Masked Language Modeling (MLM):
BERT randomly masks 15% of the input tokens and trains the model to predict these masked tokens using context from both directions. To reduce the mismatch between pre-training and fine-tuning (where the [MASK] token does not appear), BERT applies the following strategy when masking: 80% of the time, the selected token is replaced with [MASK], 10% of the time, it is replaced with a random token, 10% of the time, it remains unchanged. This approach helps BERT learn to predict both masked and unmasked tokens, improving its robustness.
Next Sentence Prediction (NSP):
BERT is also trained to understand relationships between sentences. Given a pair of sentences, the model predicts whether the second sentence follows the first in the original text. The final hidden state of the [CLS] token is used for this task.

Fine-tuning

After pre-training, BERT can be fine-tuned on specific tasks by adding a simple output layer. The entire model is trained end-to-end on the downstream task with minimal architecture changes. Fine-tuning typically requires only a few epochs and achieves state-of-the-art results on many benchmarks.

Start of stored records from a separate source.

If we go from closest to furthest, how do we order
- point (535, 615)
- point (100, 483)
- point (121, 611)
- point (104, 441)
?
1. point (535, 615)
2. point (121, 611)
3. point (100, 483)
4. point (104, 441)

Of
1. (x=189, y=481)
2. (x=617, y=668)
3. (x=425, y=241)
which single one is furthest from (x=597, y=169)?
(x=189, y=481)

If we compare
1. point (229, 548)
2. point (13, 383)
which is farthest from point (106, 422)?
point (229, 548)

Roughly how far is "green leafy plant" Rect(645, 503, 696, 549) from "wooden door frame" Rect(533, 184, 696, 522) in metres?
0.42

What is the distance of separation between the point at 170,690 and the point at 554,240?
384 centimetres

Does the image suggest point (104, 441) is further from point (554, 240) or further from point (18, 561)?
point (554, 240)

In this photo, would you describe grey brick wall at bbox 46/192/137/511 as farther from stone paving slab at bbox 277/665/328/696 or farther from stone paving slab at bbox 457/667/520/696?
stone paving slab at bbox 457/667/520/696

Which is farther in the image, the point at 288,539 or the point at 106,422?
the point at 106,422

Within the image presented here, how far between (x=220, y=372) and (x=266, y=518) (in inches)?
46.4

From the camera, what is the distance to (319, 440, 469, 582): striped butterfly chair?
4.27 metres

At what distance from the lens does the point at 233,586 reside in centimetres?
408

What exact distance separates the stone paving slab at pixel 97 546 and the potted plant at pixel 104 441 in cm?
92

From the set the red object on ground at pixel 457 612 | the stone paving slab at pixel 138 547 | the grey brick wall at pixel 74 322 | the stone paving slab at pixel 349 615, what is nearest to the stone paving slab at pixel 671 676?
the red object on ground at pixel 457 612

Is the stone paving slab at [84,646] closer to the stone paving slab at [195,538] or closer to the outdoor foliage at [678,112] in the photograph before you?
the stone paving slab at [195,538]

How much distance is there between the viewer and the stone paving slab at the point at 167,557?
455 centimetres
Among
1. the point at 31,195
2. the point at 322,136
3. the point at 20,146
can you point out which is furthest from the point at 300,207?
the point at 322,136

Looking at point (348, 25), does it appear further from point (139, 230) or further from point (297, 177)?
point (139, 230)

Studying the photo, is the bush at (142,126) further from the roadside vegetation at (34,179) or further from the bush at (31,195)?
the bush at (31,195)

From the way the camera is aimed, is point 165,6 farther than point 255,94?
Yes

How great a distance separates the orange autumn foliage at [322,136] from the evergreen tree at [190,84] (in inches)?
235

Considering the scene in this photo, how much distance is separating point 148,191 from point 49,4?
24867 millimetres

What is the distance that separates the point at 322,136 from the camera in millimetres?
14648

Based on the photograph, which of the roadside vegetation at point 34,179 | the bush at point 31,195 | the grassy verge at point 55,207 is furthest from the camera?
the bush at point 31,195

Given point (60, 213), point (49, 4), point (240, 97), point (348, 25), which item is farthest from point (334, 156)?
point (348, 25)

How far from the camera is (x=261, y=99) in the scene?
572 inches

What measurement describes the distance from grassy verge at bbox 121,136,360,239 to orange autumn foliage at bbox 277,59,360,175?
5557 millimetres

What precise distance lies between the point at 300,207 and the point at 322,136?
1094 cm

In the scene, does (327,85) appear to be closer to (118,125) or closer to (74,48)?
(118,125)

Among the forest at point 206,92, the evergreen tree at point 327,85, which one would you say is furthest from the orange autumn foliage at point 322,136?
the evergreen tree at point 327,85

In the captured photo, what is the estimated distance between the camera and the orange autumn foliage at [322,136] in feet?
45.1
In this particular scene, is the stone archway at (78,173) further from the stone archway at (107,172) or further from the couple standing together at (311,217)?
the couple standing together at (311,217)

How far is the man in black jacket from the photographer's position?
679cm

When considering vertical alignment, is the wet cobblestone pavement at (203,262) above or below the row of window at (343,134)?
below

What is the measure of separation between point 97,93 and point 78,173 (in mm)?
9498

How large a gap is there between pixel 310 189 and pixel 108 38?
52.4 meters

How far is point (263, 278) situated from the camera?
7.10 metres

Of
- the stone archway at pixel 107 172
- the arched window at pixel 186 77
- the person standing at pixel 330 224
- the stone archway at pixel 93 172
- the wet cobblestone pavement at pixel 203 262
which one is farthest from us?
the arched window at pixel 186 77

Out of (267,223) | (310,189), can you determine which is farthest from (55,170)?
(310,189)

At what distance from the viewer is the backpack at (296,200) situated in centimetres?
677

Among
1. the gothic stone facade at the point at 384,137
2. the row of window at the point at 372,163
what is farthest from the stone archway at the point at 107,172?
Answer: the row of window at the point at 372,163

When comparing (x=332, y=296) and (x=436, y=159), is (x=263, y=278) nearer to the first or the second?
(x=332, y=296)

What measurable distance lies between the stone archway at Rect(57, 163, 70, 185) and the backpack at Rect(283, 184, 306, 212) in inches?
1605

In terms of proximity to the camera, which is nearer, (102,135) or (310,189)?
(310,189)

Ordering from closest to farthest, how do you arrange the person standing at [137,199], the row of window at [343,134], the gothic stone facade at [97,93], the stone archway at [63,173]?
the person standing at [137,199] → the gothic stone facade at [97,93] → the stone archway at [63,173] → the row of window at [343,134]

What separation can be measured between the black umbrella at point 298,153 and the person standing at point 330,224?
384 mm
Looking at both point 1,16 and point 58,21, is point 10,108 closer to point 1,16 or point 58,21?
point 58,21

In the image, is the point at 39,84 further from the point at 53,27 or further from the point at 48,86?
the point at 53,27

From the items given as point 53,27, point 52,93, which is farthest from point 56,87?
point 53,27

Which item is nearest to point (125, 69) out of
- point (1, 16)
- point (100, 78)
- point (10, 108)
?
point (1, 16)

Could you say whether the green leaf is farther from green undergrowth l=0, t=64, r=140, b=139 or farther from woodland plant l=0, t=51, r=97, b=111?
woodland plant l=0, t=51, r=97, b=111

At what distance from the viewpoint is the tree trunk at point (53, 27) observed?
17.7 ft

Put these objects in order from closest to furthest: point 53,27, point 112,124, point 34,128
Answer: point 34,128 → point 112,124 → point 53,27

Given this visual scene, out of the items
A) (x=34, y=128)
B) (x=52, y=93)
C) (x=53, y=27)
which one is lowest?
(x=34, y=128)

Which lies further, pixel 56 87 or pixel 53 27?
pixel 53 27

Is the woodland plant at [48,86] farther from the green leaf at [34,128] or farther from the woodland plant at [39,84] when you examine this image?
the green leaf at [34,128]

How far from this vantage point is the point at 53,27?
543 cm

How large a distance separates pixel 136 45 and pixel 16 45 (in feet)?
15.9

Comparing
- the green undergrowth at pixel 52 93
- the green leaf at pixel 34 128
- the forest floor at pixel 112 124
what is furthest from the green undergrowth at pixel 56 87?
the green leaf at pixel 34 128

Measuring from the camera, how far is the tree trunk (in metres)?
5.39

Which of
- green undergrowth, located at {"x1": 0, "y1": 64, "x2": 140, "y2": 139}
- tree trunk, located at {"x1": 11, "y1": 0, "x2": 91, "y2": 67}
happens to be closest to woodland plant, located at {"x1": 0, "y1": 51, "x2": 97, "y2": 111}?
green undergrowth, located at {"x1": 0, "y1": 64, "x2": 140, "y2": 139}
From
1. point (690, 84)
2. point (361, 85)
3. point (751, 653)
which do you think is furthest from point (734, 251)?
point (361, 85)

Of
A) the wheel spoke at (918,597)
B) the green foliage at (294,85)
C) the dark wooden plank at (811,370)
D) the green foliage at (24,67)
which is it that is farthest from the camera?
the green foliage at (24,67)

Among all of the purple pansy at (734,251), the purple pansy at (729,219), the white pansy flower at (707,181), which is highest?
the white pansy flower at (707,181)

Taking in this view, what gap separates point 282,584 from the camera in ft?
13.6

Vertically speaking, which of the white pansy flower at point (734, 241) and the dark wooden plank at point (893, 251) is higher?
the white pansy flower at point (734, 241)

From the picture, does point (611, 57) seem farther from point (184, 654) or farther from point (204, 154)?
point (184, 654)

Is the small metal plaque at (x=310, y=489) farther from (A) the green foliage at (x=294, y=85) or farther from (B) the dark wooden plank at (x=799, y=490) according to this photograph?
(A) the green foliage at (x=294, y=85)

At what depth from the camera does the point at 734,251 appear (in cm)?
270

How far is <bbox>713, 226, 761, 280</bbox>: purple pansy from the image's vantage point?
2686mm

At the output layer, the final hidden vector of the [CLS] token is used for classification tasks, while the final hidden vectors of all tokens are used for token-level tasks like named entity recognition.

Experiments

BERT was evaluated on 11 NLP tasks, including:

GLUE Benchmark: Both the base and large model outperformed all previous SOTA models.
SQuAD v1.1 & v2.0: Set new records for question answering, surpassing human-level performance on SQuAD v1.1.
SWAG: Outperforms the GPT baseline by 8.3%.

Ablations

Pre-training:
- No NSP: Removing NSP hurts performance on tasks requiring sentence relationships, like QMNLI, MNLI and SQuAD.
- LTR & No NSP: LTR model performs worse than MLM on all tasks, showing the importance of bidirectional context.
Model size: Larger models consistently outperform smaller ones, with BERT-Large achieving state-of-the-art results on most tasks.
Feature-based Approach: The feature-based approach using BERT representations were on par with previous models on CoNLL-2003 NER task, demonstrating thar BERT is effective for both fine-tuning and feature-based approaches.

These experiments highlight that both the bidirectional pre-training and the NSP objective are crucial for BERT’s success, and that scaling up the model size further enhances its capabilities.

Impact and Extensions

BERT has had a transformative impact on NLP, inspiring numerous variants and extensions such as RoBERTa, ALBERT, DistilBERT, and multilingual BERT.